At the heart of this court battle was the definition of "tube-feeding" and whether being spoon-fed counts as "tube feeding," something Harris said in her advance directive she didn't want. 

"SB 494 eliminates entirely the definitions of 'life-support' and 'tube feeding' from statute, leaving the surrogate and courts to define those terms as they wish," said Atteberry. It "would delete key definitions in law that make it very clear that patients can fill out their advance directive and be certain that their directive will be followed just as they intended."

SB 494 would allow a court to determine that assistance eating or drinking counts as "tube feeding" or "life support." Therefore, it could be denied to a mentally incapacitated patient who had previously filled out a directive requesting denial of both of those things – even if the patient wants to keep eating and needs help doing so.

Other words from which SB 494 removes legal definitions are "heath care instruction" and "dementia."

It "transfers power from who can make decisions about end-of-life care from the patient to the surrogate and the courts," thus undermining patient rights, Atteberry said.

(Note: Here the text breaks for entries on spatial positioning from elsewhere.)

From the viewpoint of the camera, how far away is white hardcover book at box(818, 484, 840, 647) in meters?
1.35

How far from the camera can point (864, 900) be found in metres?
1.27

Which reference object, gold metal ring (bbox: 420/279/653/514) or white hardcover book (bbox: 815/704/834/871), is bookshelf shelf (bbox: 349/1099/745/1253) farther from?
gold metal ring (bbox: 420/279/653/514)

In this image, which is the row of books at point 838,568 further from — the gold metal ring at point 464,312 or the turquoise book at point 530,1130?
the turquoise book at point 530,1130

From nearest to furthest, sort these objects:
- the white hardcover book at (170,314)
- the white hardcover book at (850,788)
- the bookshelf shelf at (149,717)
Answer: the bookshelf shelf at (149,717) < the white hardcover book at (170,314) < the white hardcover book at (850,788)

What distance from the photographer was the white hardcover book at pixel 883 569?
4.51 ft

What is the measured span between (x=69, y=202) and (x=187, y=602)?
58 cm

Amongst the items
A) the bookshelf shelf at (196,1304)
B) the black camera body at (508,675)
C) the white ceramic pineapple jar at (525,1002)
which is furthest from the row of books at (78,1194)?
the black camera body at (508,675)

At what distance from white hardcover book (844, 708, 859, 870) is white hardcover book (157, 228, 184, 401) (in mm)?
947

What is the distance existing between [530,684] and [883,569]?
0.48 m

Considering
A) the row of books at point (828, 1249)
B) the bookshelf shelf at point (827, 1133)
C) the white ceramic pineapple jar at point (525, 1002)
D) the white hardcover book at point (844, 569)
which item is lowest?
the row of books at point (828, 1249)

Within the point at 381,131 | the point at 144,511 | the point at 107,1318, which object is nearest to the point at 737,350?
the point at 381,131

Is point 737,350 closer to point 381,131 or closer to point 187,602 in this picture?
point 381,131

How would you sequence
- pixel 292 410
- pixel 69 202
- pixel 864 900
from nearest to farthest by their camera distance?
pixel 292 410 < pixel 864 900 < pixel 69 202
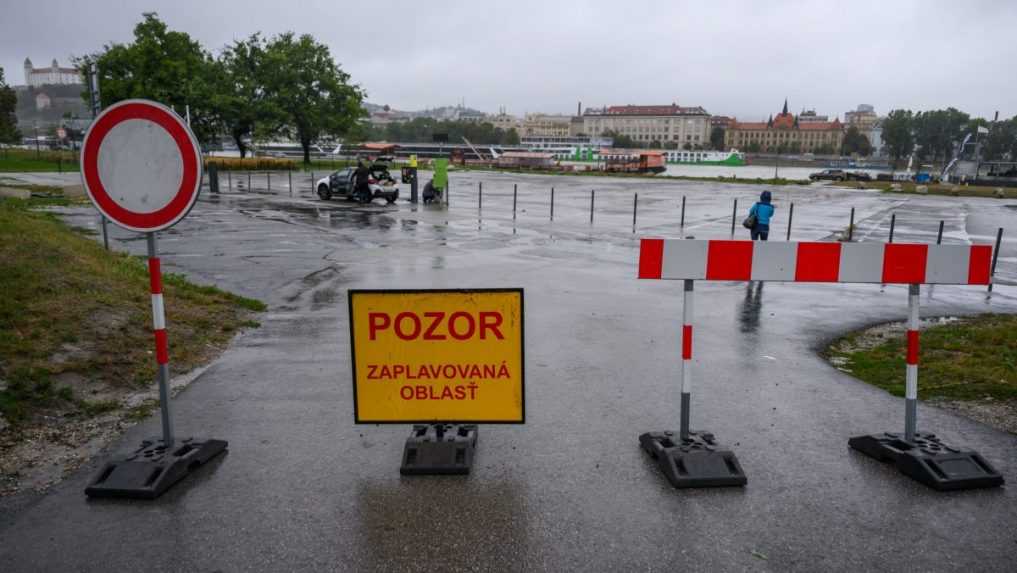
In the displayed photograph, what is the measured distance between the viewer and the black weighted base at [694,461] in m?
4.71

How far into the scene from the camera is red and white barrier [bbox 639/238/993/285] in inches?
197

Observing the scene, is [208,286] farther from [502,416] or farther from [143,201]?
[502,416]

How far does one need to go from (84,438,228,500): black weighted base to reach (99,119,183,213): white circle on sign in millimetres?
1721

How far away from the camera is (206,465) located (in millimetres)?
4926

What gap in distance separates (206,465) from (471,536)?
2.17 m

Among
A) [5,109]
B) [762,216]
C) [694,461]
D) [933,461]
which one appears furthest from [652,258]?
[5,109]

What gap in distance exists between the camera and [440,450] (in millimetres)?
4992

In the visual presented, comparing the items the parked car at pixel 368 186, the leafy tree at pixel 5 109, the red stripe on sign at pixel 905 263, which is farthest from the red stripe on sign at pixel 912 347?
the leafy tree at pixel 5 109

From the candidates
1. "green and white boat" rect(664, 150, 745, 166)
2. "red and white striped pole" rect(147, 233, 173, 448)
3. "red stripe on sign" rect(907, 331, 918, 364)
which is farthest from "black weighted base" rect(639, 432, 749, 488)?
"green and white boat" rect(664, 150, 745, 166)

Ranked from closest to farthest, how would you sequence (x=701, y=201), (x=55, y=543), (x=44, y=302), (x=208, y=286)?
1. (x=55, y=543)
2. (x=44, y=302)
3. (x=208, y=286)
4. (x=701, y=201)

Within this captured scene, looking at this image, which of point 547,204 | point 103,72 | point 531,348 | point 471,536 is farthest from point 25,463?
point 103,72

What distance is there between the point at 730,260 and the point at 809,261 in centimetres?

The bill adds "to the extent appropriate” in the space on the advance directive form that says "my healthcare representative must follow my instructions."

It erases the word "desires" throughout the statute, replacing it with "preferences."

The bill would also create an unelected committee that could make changes to advance directive regulations. 

"The governor-appointed committee SB 494 sets up is entirely independent and can do what is wishes with new advance directives they write," Atteberry warned.

Oregon's laws related to end-of-life care are some of the most liberal in the country. It was the first state to legalize assisted suicide in 1997. The number of lethal prescriptions doctors have written terminally ill patients in Oregon has skyrocketed in recent years.

In 2014, at least one person who died by assisted suicide obtained the lethal dose in 2012 – 439 days before death – even though the law says the patient must be within six months of death.